> DOCUMENT SEGMENT
Never have I ever enjoyed shoe shopping. I realize this statement is like a foreign language to most women out there, but before you judge, hang on. I have my reasons.
First, I don’t like feet. Not just the ugly ones, but ALL of them. They are shaped weird and are smelly and look creepy. I think this dates back to when I danced as a wee thing, back when it was thought that my gracefulness and elegance were just hiding from public view, waiting to be coaxed out with pirouettes and arabesques. (Only to learn, after years of despising ballet, that these characteristics were not hiding; they simply failed to be there in the first place.) Anyways, when we gawked at the real-life advanced high school dancers in the company who did solo shows and got scholarships and such, they always had bloody stumps as feet. Honestly, if someone tells you they are an accomplished dancer, looks south. If you almost can’t stomach what you see when you are looking at where their feet should be, they aren’t lying. Most of their toes won’t have any nails on them, and if they do they are a purple-y green-y mess. Sometimes they puss. Sometimes they don’t. But every single day, those things bleed.

Records of spatial reasoning questions
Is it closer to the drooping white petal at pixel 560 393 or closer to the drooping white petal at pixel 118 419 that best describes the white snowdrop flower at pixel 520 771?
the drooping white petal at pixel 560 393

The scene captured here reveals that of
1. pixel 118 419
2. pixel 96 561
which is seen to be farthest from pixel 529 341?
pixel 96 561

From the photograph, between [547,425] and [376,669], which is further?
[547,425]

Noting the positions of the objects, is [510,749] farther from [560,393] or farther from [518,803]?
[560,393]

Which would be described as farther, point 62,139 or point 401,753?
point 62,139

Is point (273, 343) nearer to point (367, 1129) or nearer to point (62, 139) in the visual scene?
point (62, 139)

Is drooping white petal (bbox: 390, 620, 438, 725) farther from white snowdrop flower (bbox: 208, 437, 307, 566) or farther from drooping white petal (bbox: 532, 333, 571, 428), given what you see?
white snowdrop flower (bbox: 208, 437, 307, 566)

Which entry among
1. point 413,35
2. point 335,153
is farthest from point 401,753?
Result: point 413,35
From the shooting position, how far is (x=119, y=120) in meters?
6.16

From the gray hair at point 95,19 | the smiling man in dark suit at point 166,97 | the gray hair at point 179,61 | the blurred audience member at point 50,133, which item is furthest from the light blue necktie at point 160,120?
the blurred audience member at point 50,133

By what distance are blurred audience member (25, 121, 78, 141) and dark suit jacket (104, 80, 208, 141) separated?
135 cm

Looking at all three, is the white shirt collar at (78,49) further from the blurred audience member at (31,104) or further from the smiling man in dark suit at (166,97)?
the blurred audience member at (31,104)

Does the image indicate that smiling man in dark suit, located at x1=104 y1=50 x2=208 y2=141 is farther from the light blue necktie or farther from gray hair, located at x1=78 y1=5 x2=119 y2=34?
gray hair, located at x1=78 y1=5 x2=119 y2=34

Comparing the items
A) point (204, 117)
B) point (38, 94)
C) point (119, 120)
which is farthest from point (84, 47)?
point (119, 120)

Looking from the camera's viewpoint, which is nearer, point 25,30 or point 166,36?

> WHAT IS REQUIRED
Can you transcribe the whole essay above about disliking shoe shopping, word for word?

> FULL OUTPUT
Never have I ever enjoyed shoe shopping. I realize this statement is like a foreign language to most women out there, but before you judge, hang on. I have my reasons.
First, I don’t like feet. Not just the ugly ones, but ALL of them. They are shaped weird and are smelly and look creepy. I think this dates back to when I danced as a wee thing, back when it was thought that my gracefulness and elegance were just hiding from public view, waiting to be coaxed out with pirouettes and arabesques. (Only to learn, after years of despising ballet, that these characteristics were not hiding; they simply failed to be there in the first place.) Anyways, when we gawked at the real-life advanced high school dancers in the company who did solo shows and got scholarships and such, they always had bloody stumps as feet. Honestly, if someone tells you they are an accomplished dancer, looks south. If you almost can’t stomach what you see when you are looking at where their feet should be, they aren’t lying. Most of their toes won’t have any nails on them, and if they do they are a purple-y green-y mess. Sometimes they puss. Sometimes they don’t. But every single day, those things bleed.